In parallel, apoptosis was also examined by flow cytometry. Cells were treated with 2.5 mM of M, 2.5 μM of P, or the combination, for 16 h, then collected, washed and stained with Annexin V-FITC (AP-Biotech) and propidium iodide (Sigma). Cells were analyzed using a FACSAria II flow cytometer (BD Biosciences) and apoptosis was estimated using the FlowJo software.

Cell migration assay

HCT116 and HT29 cells were plated and cultured until reach subconfluency. A wound was made on the cell monolayer with the help of a yellow tip. To analyze cellular motility in non-proliferative conditions, cells were put on media supplemented with 0.1% FBS in absence or presence of treatments (2.5 mM M; 2.5 μM P) and maintained under these conditions during the whole assay. Cellular motility was estimated by measuring the closure of the initial wound. Photos were taken at 4, 8, 16 and 24 h using a Nikon Livecell microscope. Quantification of healing was performed using the Image J software. Areas under the curve were determined as described before23.

Cells immunostaining techniques

5 × 103 HCT116 cells were cultured in coverslips for 24 h, treated for the indicated time, and then fixed in 4% paraformaldehyde and permeabilized with a 0.3% PBS-Triton solution for 10 min. 2% equine serum (Gibco) solution was used to block for one hour at room temperature, followed by incubation with a primary antibody under the same conditions. The antibodies used were: α-Tubulin (Sigma, 1:1000 dilution), Vinculin (Santa Cruz Biotechnology, 1:50 dilution), FAK (Santa Cruz Biotechnology, 1:50 dilution), β-catenin (Santa Cruz Biotechnology, 1:100 dilution), and E-cadherin (Santa Cruz Biotechnology, 1:50 dilution). A second incubation of one hour in the dark with an appropriate Alexa Fluor 488-conjugated secondary antibody (Invitrogen, 1:500 dilution) was performed to allow protein detection. Between each step coverslips were washed three times with PBS for 5 min. Complementary staining with DAPI (Sigma, 1:10,000 dilution) and phalloidin-rhodamine conjugate (Invitrogen, 1:2000 dilution) was carried out to observe cell nucleus and actin skeleton, respectively. Finally, coverslips were fixed to a slide with 4 μl of Mowiol and observed under a Nikon C2 confocal microscope. Distribution and size of focal adhesions between groups was performed with the ImageJ software. Angle in degrees for each focal adhesion relative to the center of the nucleus of each cell was measured. Data were entered into the GraphPad Prism v7 software where a frequency histogram was constructed.

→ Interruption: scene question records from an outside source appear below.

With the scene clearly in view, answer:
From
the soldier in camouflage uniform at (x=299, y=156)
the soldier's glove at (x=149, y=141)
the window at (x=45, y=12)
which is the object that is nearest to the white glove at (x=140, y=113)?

Cells were plated on 6-well dishes until reach 70% of confluence and then treated for the indicated times with M + P. Cells were lysed in RIPA buffer supplemented with protease inhibitor cocktail (Roche Diagnostics, Mannheim, Germany) and scraped off the dish to perform protein extracts. Protein concentration was determined using the Lowry assay and gels were loaded with 40 µg protein after denaturation for 5 min at 95 °C in SDS-PAGE protein sample buffer. Samples were separated on 8% SDS–polyacrylamide gels and transfer to PVDF membrane (Amersham Hybond P, GE Healthcare Life Sciences) was carried out for 90 min with constant current at 4 °C. Membranes were blocked with 5% (w/v) skim milk in TBS-Tween (50 mM Tris, 150 mM NaCl, 0.05% Tween, pH 7.5) for 60 min at room temperature and further incubated with the indicated primary antibody overnight at 4 °C. Antibodies used included α-Tubulin (Sigma, 1:1000 dilution), total Erk1/2 (Santa Cruz Biotechnology, 1:200 dilution), β-catenin (Santa Cruz Biotechnology, 1:1000 dilution), phospho-Erk1/2 (residues Thr202/Tyr204; Cell Signaling, 1:1000 dilution), E-cadherin (Santa Cruz Biotechnology, 1:500 dilution), p70 S6 kinase α (Cell Signaling, 1:1000 dilution) and SNAIL/C15D3 (Cell Signaling, 1:1000 dilution). After three washes with TBS-Tween to remove the primary antibody, membranes were incubated with the appropriate peroxidase-conjugated secondary antibody (Biorad, 1:5000 dilution) for one hour at room temperature. Detection was done by chemiluminescence (Bio-Lumina; Kalium Technologies, Argentina) using a Licor C-Digit Blot Scanner (LI-COR Biosciences) according to manufacturer instructions and quantified by densitometry with Image J software. Cropped images are shown as part of main figures; full-length membranes are shown as part of supplementary information (Figure S5).

Clonogenic efficiency

Cells (500/well) were seeded on 6-well plates. After attachment, they were cultured in the presence of Met (2.5 mM) and/or Prop (2.5 µM) for 7–10 days as described before23. After fixing the cells with formalin [4% PBS-buffered p-formaldehyde (Anedra)], colonies were stained with methylene blue (1%, Sigma) to allow quantification. Photos of the clones were taken at the end of the experiment and their size was estimated by measuring colonies diameters with the Image J software.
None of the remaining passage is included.